Most Important QA Trait

I stepped into my first QA role in 2005 or 2006 while at Warner Bros. Prior to that, I worked as a web developer. Since then I have stayed the path and remained in QA, getting more experience from various positions at Yahoo!, Universal Music Group, eHarmony and Toll Free Forwarding. Over time I’ve been given a variety of challenges, from setting up basic web automation, to automating phone call quality. Beyond the tasks given me by my superiors, I’ve also carved out niches in Cybersecurity, to continue with my work and effort in the domain of something more challenging and interesting.

Overtime I have also trained and mentored QA people. Some people take to Quality Assurance and some just drop out. Having worked with so many people in different companies I’ve looked back and asked myself what I thought was their best traits.

Eye for Detail Isn’t It

I suppose the answer depends on the company. But in general an eye for detailed analysis is key. Someone who can spot an anomaly (especially subtle variations) in a product, is very valuable. That, however, isn’t what I’d consider the most important QA trait. In my opinion, it’s a runner up trait. It’s important, but it can be automated. Using visual automation (OpenCV) can spot visual anomalies and passing textual QA through AI systems can spot detailed divergences from what is expected.

The days of a detailed manual tester are going fast. Quickly being replaced by either automation or AI.

Creativity

The most important trait, in my view, is creativity. Quality Assurance isn’t thought of as creative. Often it’s thought of like bean counters. We’re like the auditors of development teams. Someone writes code and we come along to rain pain all over them. How many times do we find development teams that absolutely detest QA? It must be nerve wracking to have someone go through your code, find issues that need resolving and repeat the cycle over and over again… meanwhile the developer’s manager is giving them the stink eye each time their code is returned, potentially putting a launch date at risk. You know what’s more stressful than finding a bug in a requirement? Finding a bug that’s off script. Imagine telling the developer, “the requirements check out, but I can do a DOS if I pass in a %5C in the url parameter.”

That stress I just described is how I remember the process at past companies. I’m thankful that today I work with people who respect the QA & DEV process. However, companies that have fast moving sprints (1 or 2 week turn arounds) tend to have stress put on teams to deliver and managers are always looking to replace poor performers – which adds to the whole stress and enmity between QA and development.

Creative without Requirements

While it is important for QA to analyze requirements and compare what is delivered to said requirements, what if the requirements are not delivered? What if development was by word of mouth? What if the requirements changed verbally and were not updated? What if the requirements couldn’t be implemented due to technical constraints? If one is too analytical then like a robot, they stop and throw a red flag on the field of play. A creative QA person will roll with it. They’ll check with the appropriate people and make sure what was delivered is good to go.

Creativity Beyond Requirements

Requirements may be delivered, but the creative QA may dig between the lines and find faults outside the initial scope. Example: A developer has the requirement to implement a file upload from customers. Customers can upload JPG, PNG and PDF files. An analytical QA person will go over the upload process, validating that no other file formats are possible, and insure that the requirements are met to a tee. But a creative QA person will try something out of the box, like: adding a trojan backdoor to a PDF and see if it uploads without being compromised by server-side antivirus. That wasn’t even in scope. It’s a creative work.

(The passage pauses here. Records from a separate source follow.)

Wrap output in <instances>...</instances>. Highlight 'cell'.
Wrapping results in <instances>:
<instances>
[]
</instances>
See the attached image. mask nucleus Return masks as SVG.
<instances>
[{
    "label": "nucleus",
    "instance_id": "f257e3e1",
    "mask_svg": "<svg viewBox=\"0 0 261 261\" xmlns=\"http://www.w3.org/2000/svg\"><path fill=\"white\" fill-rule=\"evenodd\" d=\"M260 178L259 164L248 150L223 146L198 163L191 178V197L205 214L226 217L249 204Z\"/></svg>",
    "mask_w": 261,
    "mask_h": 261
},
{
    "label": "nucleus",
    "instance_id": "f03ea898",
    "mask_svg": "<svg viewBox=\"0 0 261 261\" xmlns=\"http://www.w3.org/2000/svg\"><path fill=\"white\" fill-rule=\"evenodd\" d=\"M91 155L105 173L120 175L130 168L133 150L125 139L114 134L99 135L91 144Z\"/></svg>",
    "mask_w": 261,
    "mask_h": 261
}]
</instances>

Being creative is future proofing.

Analytical QA is replaceable by automation. Ultimately the analytical manual QA tester’s role is turned over to a machine. No matter how technical, if the role is a step by step process, well it can be coded and automated away. Today, there’s still a role for the Software Developer in Test – or Automation QA. That person can keep writing scripts and test harnesses to validate quality control. Yet it’s the creative QA member that I believe will be better future proofed.

Maybe at some point creativity will be inspired by AI testing scripts, but right now it’s something very human. The “what happens if I do…” question is very valuable, but almost never probed in an interview. Interview questions are typically mind-busting code questions, complex automation questions, questions pertaining to the SDLC or some archaic Waterfall Test Plan document. When’s the last time someone asked an open-ended, “here’s a set of requirements to test a file upload, what do you think you should test,” and is looking for something more than the basic use-cases or edge cases?

Many years ago I had a job to automate something complex. The QA team had a Java developer in test. She was good. Very good. But because this new automation goal was outside her wheelhouse it stumped her. The solution turned out to be creative and not analytical – she said, “it can’t be done.” But we did it. It just took a bit of “out-of-the-box thinking.”

QA evolved from manual testers, to Jr. Developers writing test scripts, to Sr. Developers writing automation frameworks or even reviewing code… but now I think we need more creatives. People who think like penetration testers, but have a scope in software quality. Where the mindset is back to the green fields of “what if,” and less about “this is what.”